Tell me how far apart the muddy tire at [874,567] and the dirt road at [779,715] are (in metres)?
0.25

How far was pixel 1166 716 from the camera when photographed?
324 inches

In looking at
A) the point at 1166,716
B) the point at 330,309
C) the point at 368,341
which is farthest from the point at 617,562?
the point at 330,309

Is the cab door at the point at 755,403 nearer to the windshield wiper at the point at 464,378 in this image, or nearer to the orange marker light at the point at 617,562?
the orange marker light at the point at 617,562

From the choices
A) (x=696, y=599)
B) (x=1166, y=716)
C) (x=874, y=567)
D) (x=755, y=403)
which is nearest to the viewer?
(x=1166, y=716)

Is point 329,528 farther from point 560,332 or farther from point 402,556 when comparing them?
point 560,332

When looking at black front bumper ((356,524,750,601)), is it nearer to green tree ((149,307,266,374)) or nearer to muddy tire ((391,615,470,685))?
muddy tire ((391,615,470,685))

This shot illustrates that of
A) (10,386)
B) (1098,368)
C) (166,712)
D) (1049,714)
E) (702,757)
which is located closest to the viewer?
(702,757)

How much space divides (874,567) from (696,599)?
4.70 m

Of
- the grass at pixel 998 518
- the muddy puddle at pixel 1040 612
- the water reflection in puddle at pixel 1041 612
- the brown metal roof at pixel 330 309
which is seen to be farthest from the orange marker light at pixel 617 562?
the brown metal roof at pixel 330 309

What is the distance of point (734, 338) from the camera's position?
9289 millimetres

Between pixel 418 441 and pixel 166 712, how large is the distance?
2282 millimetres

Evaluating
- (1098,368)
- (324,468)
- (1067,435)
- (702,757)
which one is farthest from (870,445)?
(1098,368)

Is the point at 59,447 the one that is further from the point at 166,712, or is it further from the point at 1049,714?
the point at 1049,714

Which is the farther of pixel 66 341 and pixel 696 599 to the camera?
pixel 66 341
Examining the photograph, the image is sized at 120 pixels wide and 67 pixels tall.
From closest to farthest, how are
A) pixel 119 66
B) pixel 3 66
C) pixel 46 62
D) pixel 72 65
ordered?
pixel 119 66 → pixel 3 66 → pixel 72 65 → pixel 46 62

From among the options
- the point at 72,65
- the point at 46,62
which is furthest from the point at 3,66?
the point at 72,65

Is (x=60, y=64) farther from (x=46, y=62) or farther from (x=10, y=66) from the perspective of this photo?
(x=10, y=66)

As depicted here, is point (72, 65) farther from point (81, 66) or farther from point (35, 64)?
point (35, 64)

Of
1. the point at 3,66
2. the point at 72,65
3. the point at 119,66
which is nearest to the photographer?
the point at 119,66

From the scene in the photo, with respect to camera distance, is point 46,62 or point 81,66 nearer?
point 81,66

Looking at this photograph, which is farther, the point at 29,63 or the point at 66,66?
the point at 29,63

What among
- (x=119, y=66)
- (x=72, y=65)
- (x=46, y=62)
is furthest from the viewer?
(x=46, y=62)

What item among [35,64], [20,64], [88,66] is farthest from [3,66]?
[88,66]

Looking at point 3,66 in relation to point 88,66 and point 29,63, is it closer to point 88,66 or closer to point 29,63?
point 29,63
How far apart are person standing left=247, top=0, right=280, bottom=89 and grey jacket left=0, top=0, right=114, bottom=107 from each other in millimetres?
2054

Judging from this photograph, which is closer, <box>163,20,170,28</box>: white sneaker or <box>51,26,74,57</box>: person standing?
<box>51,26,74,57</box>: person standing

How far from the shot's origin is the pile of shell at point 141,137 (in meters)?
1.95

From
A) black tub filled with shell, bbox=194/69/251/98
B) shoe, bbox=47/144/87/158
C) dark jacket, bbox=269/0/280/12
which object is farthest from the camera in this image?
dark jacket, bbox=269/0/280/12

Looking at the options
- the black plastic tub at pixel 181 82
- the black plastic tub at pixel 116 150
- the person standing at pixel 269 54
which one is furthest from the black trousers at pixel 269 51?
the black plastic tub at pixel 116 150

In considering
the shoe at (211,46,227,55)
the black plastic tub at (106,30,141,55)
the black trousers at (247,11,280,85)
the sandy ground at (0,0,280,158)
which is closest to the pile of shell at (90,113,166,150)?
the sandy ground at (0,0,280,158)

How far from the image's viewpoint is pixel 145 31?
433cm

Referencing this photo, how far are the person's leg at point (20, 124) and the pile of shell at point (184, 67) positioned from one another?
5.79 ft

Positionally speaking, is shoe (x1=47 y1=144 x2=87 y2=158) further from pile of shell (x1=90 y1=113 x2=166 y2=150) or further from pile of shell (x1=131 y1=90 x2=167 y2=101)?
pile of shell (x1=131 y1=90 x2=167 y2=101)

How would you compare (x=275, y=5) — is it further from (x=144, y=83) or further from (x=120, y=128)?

## [Set exercise]
Quote every line from the line containing "Looking at the options" through the closing line of the listing, including both.

## [Answer to the exercise]
Looking at the options
- the black plastic tub at pixel 181 82
- the black plastic tub at pixel 116 150
- the person standing at pixel 269 54
which one is furthest from the black trousers at pixel 269 51?
the black plastic tub at pixel 116 150

In considering
the shoe at (211,46,227,55)
the black plastic tub at (106,30,141,55)
the black trousers at (247,11,280,85)
the sandy ground at (0,0,280,158)
which is closest to the pile of shell at (90,113,166,150)?
the sandy ground at (0,0,280,158)

How far from the image's viewpoint is pixel 145 31?
433cm

Referencing this photo, how far are the person's leg at point (20, 124) and the pile of shell at point (184, 67) positioned from one another?
5.79 ft

Positionally speaking, is shoe (x1=47 y1=144 x2=87 y2=158) further from pile of shell (x1=90 y1=113 x2=166 y2=150) or further from pile of shell (x1=131 y1=90 x2=167 y2=101)?
pile of shell (x1=131 y1=90 x2=167 y2=101)

How would you compare (x=275, y=5) — is it further from (x=144, y=83) or further from (x=120, y=128)?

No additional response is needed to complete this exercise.